The product is a blend of craft chocolate, cream and whiskey, and it’s bottled at 34 proof. As a liqueur, it can be added to a variety of cocktails — a news release contained four recipes for a Black Cherry Russian, a Cherry Bomb, a Cherry Chocolatini and a Grasshopper Cream — or just sipped neat.
In fact, when a sample was shared with the Insider newsroom, a majority of the tasters said they’d enjoy sipping this as a dessert. The cherry flavor is kept to a subtle note, as the chocolate and whiskey are the clear stars of this show. It could also be a fine addition to a cup of coffee or even a Coke.
Chocolate Cherry Whiskey Cream joins Ballotin’s family of chocolate whiskeys, including Bourbon Ball, Caramel Turtle, Chocolate Mint and Original Chocolate. It should hit area liquor stores by Valentine’s Day, and it retails for $19.99. —Sara Havens
Ben Ruiz, the former CEO of Adhawks Advertising and Public Relations Agency, has joined millennial-owned and minority-owned marketing agency Haaylo Media.
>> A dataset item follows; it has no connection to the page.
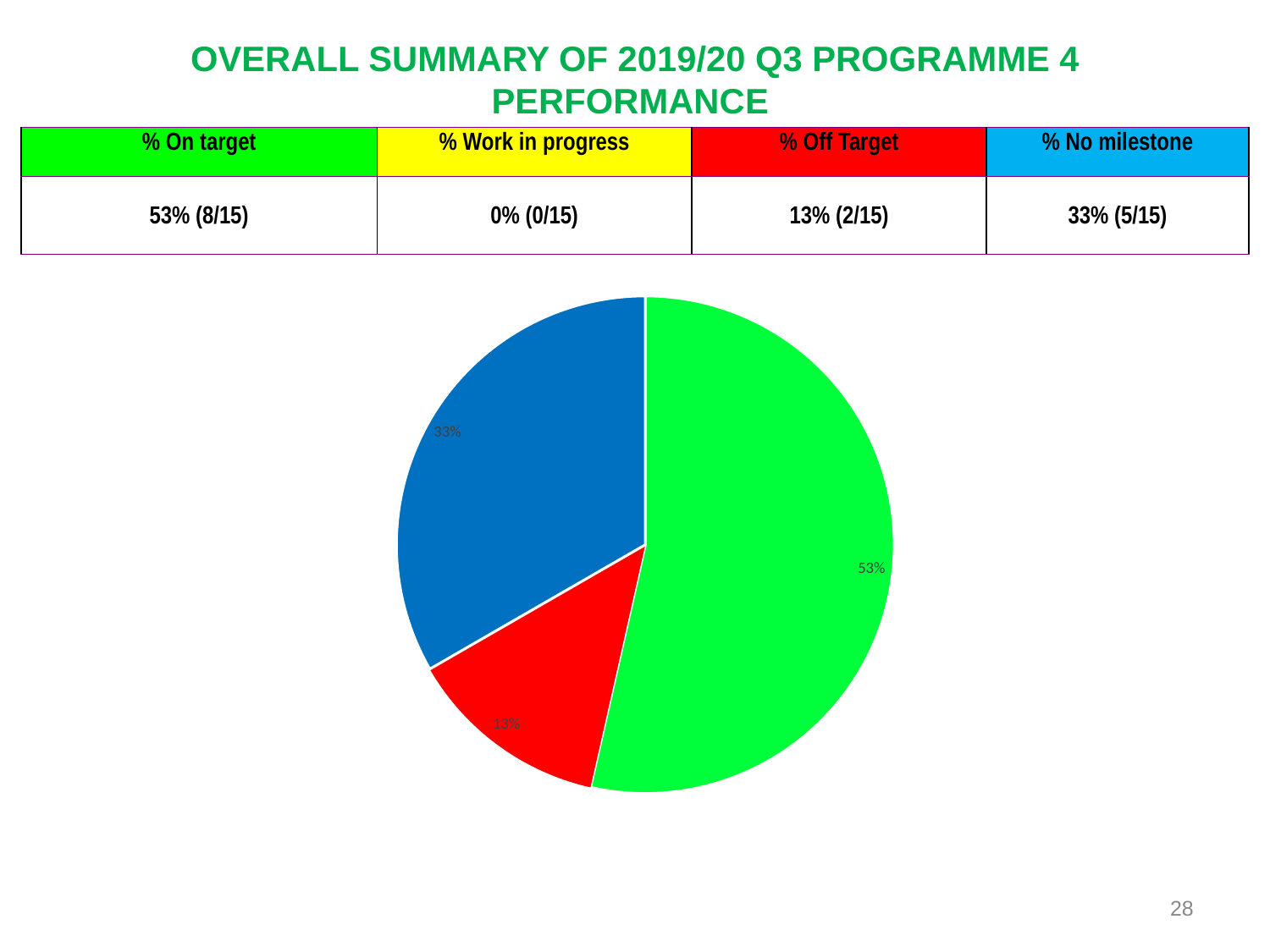
Which slice of the pie chart is the smallest? the red slice (13%) What kind of chart is shown on the slide? pie chart What is the difference in percentage points between the green slice and the blue slice of the pie chart? 20 What percentage is labelled on the red slice of the pie chart? 13% Which slice of the pie chart is the largest? the green slice (53%) What share of the pie does the green slice represent? 53% How many slices are visible in the pie chart? 3 Does the pie chart have a legend? No According to the table above the pie chart, what percentage of milestones are off target? 13% (2/15) Which is larger in the pie chart, the blue slice or the red slice? the blue slice What percentage is labelled on the blue slice of the pie chart? 33% What percentage is labelled on the green slice of the pie chart? 53%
Ruiz has worked with clients including GE, Toyota, Humana, Brown-Forman, Fifth Third Bank and other prominent brands.
Dean Dorton Allen Ford has added Tom Buetow and David Dick, formerly of CPA and advisory firm BLD, PLLC. Buetow, Dick and BLD’s dozen other employees joined Dean Dorton effective Jan. 1.
Humana has named Dr. William Shrank its new chief medical officer. The appointment is effective April 1. Shrank will succeed Dr. Roy A. Beveridge, who is retiring.